Un giudizio che prescinde dallo stretto merito del provvedimento, da eventuali discussioni su «anni, deroghe o spostamenti», ma si concentra su una questione di principio: «Noi contestiamo l’impostazione in sé - dice a “24 Mattino” su Radio 24 - che è quella di prevedere una imposizione, un obbligo, un intervento a gamba tesa su tutti gli immobili europei, con delle indicazioni tassative mentre si potrebbe e si dovrebbe agire diversamente. Se tra i tanti obiettivi utili ai proprietari, all’Unione europea e al pianeta c’è anche il risparmio energetico, credo che i Paesi debbano avere la libertà di rag€giungere questi obiettivi magari su linee guida che ci da l’Ue, ma senza scadenze così nette che in particolare in un Paese come l’Italia generano effetti devastanti».

Si parla di impatto sul clima, di risparmio, ma anche di risorse che possono essere reperite tramite la programmazione europea. «Gli argomenti non reggono. Il Pianeta si è chiarito che non lo salviamo, perché l’Europa incide per l’1% sulle emissioni di tutto il mondo. Il risparmio in bolletta giudicano i proprietari come attuarlo e semmai sperano in incentivi per aiutare ad attuarlo. Non ce lo deve spiegare il Parlamento europeo come risparmiare sulle bollette. Dal lato delle risorse dobbiamo dircelo: non ci saranno mai risorse bastanti».

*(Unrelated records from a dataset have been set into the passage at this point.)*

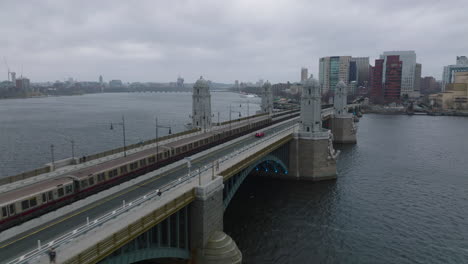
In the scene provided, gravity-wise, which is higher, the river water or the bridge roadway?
the bridge roadway

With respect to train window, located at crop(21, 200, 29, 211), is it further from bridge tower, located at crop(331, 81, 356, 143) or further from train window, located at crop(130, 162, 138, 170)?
bridge tower, located at crop(331, 81, 356, 143)

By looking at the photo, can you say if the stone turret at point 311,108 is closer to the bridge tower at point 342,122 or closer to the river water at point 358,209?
the river water at point 358,209

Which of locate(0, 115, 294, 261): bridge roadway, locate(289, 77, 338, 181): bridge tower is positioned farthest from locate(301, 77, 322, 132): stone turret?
locate(0, 115, 294, 261): bridge roadway

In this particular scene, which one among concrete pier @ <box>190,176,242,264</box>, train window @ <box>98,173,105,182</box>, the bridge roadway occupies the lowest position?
concrete pier @ <box>190,176,242,264</box>

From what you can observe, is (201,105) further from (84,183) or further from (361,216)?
(84,183)

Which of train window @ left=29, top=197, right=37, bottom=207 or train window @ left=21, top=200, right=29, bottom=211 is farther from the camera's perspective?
train window @ left=29, top=197, right=37, bottom=207
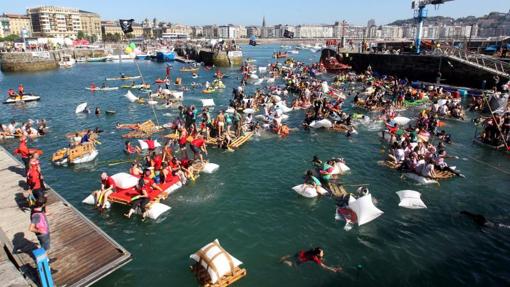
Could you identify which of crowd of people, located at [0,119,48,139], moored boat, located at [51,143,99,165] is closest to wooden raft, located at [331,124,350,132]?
moored boat, located at [51,143,99,165]

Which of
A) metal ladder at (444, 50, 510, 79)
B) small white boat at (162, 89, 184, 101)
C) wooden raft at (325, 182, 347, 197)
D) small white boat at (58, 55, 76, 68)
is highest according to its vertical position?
metal ladder at (444, 50, 510, 79)

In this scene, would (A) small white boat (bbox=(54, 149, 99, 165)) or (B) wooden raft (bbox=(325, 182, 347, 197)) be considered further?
(A) small white boat (bbox=(54, 149, 99, 165))

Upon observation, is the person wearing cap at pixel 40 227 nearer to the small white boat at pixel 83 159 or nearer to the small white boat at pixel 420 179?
the small white boat at pixel 83 159

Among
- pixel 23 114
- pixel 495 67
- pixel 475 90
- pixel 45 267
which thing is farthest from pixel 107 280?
pixel 495 67

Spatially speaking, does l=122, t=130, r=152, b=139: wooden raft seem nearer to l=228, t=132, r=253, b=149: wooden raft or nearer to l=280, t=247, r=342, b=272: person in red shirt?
l=228, t=132, r=253, b=149: wooden raft

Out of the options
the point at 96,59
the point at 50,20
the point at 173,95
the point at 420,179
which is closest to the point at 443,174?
the point at 420,179

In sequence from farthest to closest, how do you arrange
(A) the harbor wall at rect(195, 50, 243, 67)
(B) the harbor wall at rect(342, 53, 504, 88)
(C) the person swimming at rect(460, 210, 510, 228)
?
(A) the harbor wall at rect(195, 50, 243, 67) → (B) the harbor wall at rect(342, 53, 504, 88) → (C) the person swimming at rect(460, 210, 510, 228)
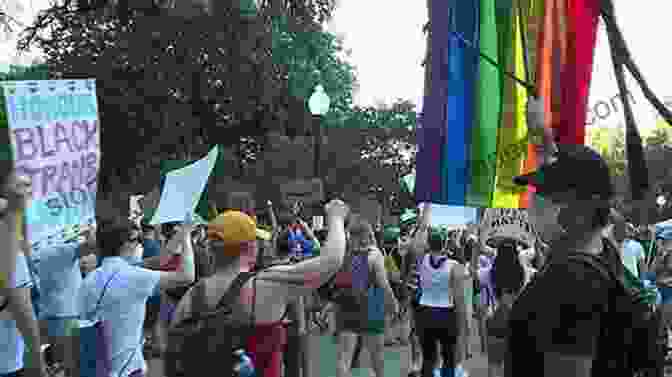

La dimostrazione è nei numeri del superbonus: «Non sono bastati bonus e cessione del credito per molti meno immobili. Io continuo a ripetere che se va avanti questo provvedimento in Italia si dimenticherà un’emergenza vera, che è quella dell’adeguamento sismico. L’approccio deve essere diverso, quello di incentivare e non imporre. Se si deve trattare di un provvedimento europeo, si può fare ma indicando solo quale obiettivo si vuole raggiungere, lasciando libertà agli Stati. In Italia abbiamo altre necessità».